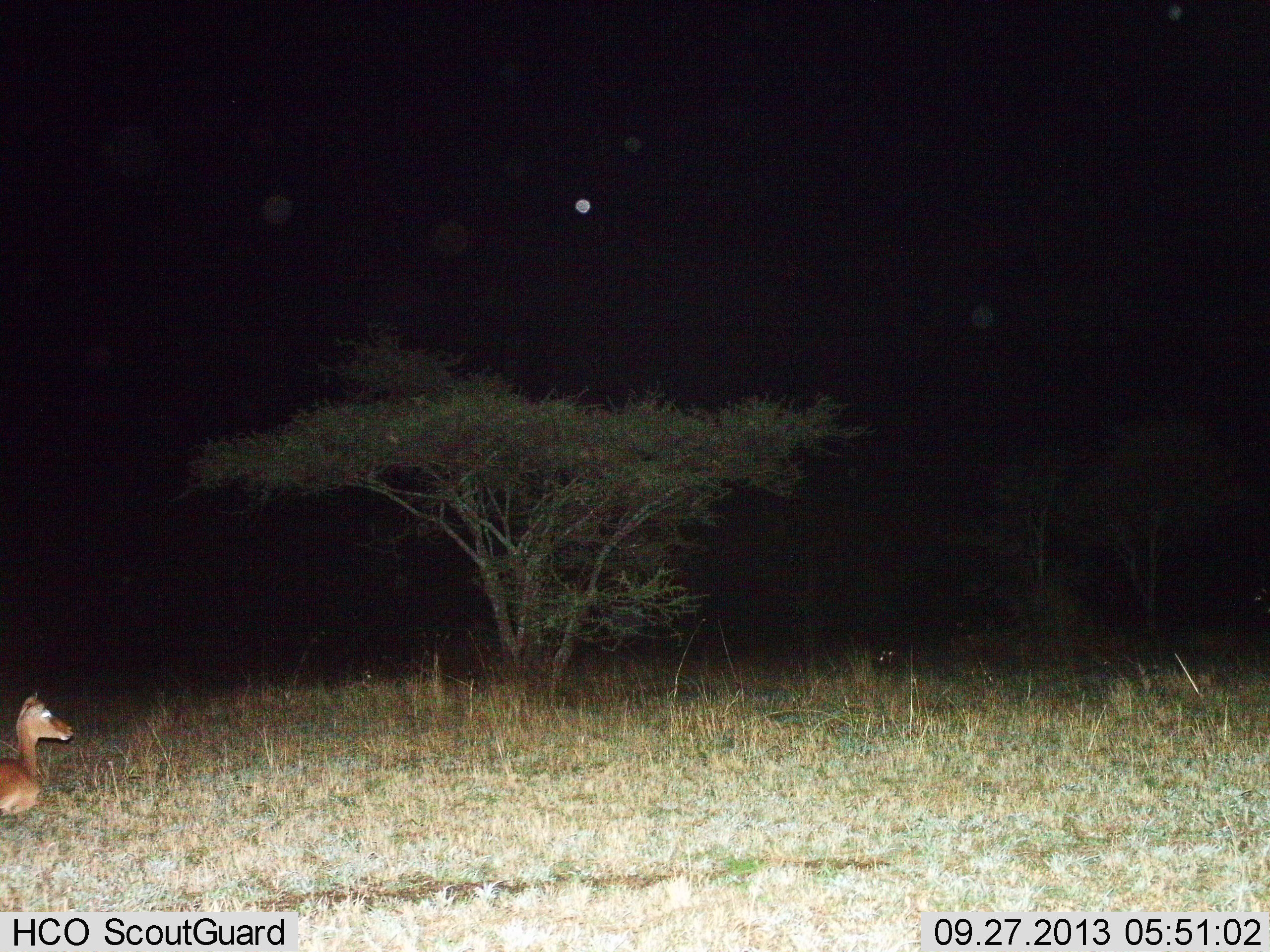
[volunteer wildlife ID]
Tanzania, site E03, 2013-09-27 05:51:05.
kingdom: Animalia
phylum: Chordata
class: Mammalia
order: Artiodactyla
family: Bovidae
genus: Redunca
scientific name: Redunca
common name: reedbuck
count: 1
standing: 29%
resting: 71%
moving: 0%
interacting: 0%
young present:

> [Your assignment]:
Exactly and only the lines from the one containing "scientific name: Redunca" through the end of the material are to be reproduced, both ends included.

> [Exercise solution]:
scientific name: Redunca
common name: reedbuck
count: 1
standing: 29%
resting: 71%
moving: 0%
interacting: 0%
young present:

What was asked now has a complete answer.